If, after 10 days from the start of your symptoms or positive coronavirus test, you have a normal temperature and you feel better, you should be fine to stop self-isolating, but you will still need to keep following the government’s social distancing measures.

The NHS advises that you don’t need to continue self-isolating after 10 days if you just have a cough or changes to your sense of taste or smell as these symptoms can last for weeks after the infection’s gone.

However, you should keep self-isolating after the 10 days if you have any of the following symptoms:

  • A high temperature or feeling hot and shivery
  • Sneezing or a runny nose
  • Feeling/being sick*
  • Diarrhoea*.

If you have either of these symptoms, stay at home until 48 hours after they’ve stopped.

Self-isolating due to being in contact with someone with coronavirus

After being in contact with someone with COVID-19 symptoms, you will need to stay at home for 10 days from when you were last in contact with them (or from the start of their symptoms if you live with them).

When someone develops symptoms after testing positive, the 10 days restarts from when the symptoms begin.

If more than one person in your house or support bubble has symptoms, your 10 days of self-isolation follow when the first person started having symptoms.

And, if you’re self-isolating for 10 days because your housemate or somebody in your support bubble has symptoms, and you develop symptoms during this time, you will then need to get a test.

After a positive test result, self-isolate for a further 10 days from the start of your symptoms (even if that means you’re self-isolating for over 10 days altogether). Or, if you have a negative test result, self-isolate for the remainder of the 10 days from when you first started.

There are a number of reasons you may need to get advice from NHS 111 or a GP if you coronavirus, including if at any point you feel you can’t take care of yourself at home, you feel breathless and it’s getting worse or you feel very weak, achy and tired. If you need advice visit NHS 111 online, call NHS 111 or call your GP surgery. If it’s an emergency, call 999.

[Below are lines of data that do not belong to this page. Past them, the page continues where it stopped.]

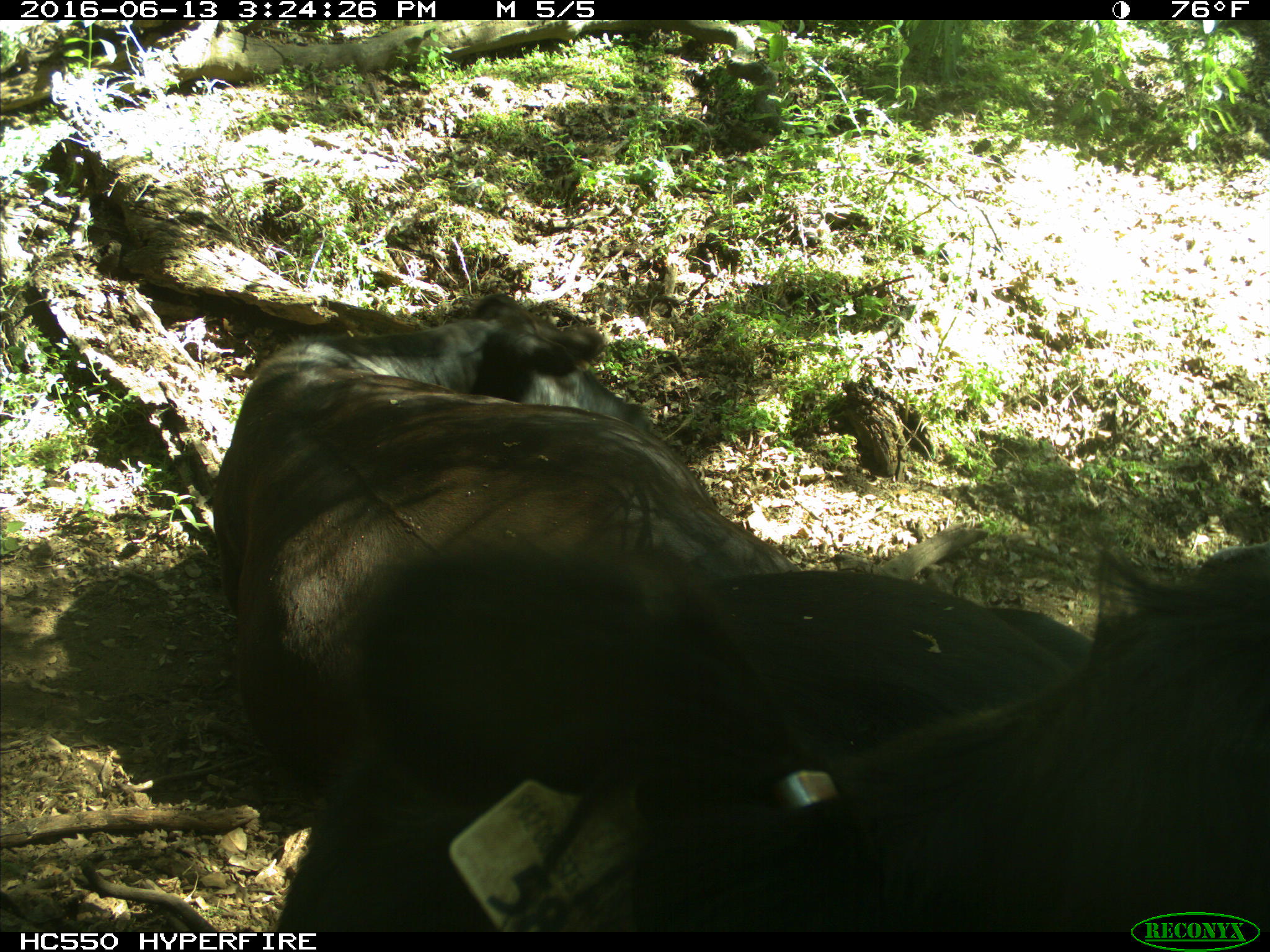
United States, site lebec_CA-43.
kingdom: Animalia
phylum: Chordata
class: Mammalia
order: Artiodactyla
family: Bovidae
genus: Bos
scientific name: Bos taurus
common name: domestic cow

You can see more reasons why you may need to get advice from NHS 111 or a GP, or why you may need to go to A&E immediately or call 999 on the NHS website.

Extra ways to help prevent the spread of coronavirus

COVID-19 is often spread by people coughing, but it’s not just those nearby who can catch the disease this way.

If someone with the virus coughs or exhales, small droplets from their nose or mouth can, for example, be inhaled by others. The droplets could also land on surfaces or objects – if someone then touches the infected areas, they may then catch COVID-19 themselves when they then touch their eyes, nose or mouth.

Because of this, you need to cover your mouth and nose each time you cough and sneeze and wash your hands.

As well as following the government’s coronavirus restrictions, a key way to prevent the spread of coronavirus infection is by regularly washing your hands for at least 20 seconds with warm soap and water.

Alcohol-based hand sanitisers are also good if you aren’t able to quickly wash your hands.

And, remember to wear a face covering when necessary.